Common Misapplications of Geospatial Analysis
Misuses of geospatial methods frequently appear in professional practice. Listed below are common misapplications of these methods and appropriate alternatives to the erroneous practices. The problems and errors below can occur during all life cycle phases and are grouped by four general topic areas: CSM, EDA, model use, and model assumptions.
CSM ▼Read more
- Problem/Error (CSM): Geospatial methods performed based on insufficient site characterization or an insufficient number of data points. The spatial distribution and density of sample locations affect the results of kriging. Spatial data gaps can be amplified with kriging, in ways that do not fit with the CSM of a site. For example, water level or contaminant concentration data from distinct aquifers separated by a confining unit may be lumped together for interpolation due to insufficient data, a poor understanding of the CSM, or both.

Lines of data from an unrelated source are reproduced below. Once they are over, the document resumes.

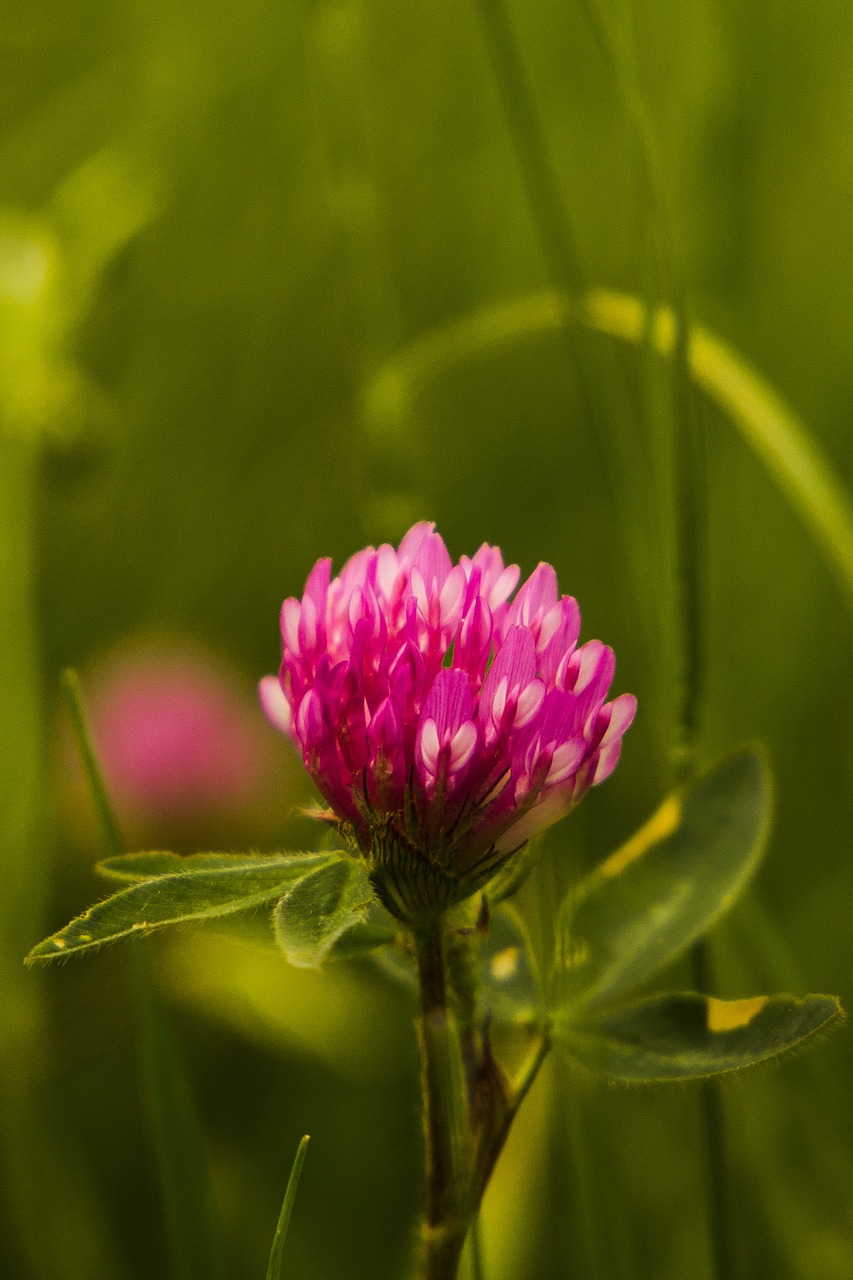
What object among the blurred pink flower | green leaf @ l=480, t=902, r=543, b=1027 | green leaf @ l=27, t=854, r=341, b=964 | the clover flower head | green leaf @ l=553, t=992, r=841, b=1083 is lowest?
green leaf @ l=553, t=992, r=841, b=1083

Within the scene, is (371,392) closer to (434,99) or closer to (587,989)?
(587,989)

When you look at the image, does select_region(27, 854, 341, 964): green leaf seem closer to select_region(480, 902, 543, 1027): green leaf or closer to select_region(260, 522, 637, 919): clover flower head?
select_region(260, 522, 637, 919): clover flower head

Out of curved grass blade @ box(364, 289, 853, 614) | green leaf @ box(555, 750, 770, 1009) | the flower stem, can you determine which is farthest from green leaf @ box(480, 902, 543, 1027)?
curved grass blade @ box(364, 289, 853, 614)

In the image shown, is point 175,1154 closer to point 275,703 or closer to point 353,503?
point 275,703

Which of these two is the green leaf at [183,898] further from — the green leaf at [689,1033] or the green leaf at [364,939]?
the green leaf at [689,1033]

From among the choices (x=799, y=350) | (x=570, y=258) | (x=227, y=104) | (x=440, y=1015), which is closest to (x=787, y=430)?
(x=570, y=258)

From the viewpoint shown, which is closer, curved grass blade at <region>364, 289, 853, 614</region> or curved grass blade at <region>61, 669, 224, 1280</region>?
curved grass blade at <region>61, 669, 224, 1280</region>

Recommendation: Use a geospatial analysis approach that is consistent with the CSM (for example, separate data into discrete vertical geologic units before performing geospatial methods). Evaluate number of available data points relative to guidance on minimum requirements for data sets. Exercise professional judgment before using the raw results of geospatial interpolation to determine whether the results represent the hydrogeologic system well. You should have a good understanding of the physical parameters of the system and contaminant distribution before applying geospatial methods. Perform cross-validation and uncertainty analysis on geospatial interpolations to evaluate whether error is acceptable, as the number and orientation of sampling locations influence this error.
- Problem/Error (CSM): Geospatial predictions are extrapolated beyond the spatial extent of data measurements without a rational or defensible basis. Plumes for which data have not been collected to bound the outer edges can be extended by the kriging algorithm well beyond where they are believed to end. When defining the grid within which kriging is performed, it is generally best to interpolate between points, not extrapolate beyond them. As such, a convex hull around existing data points is usually used rather than a rectangular grid fit to the outermost XY extents of the data set.
Recommendation: Define the boundary of a plume before fitting a geospatial model to the site data. Clip the interpolated surface or contour lines to this inferred plume boundary or the convex hull of the data used in the interpolation. Use a more complex geospatial model when extrapolating predictions beyond the convex hull of the data, such as appropriately applied kriging, instead of a simple method.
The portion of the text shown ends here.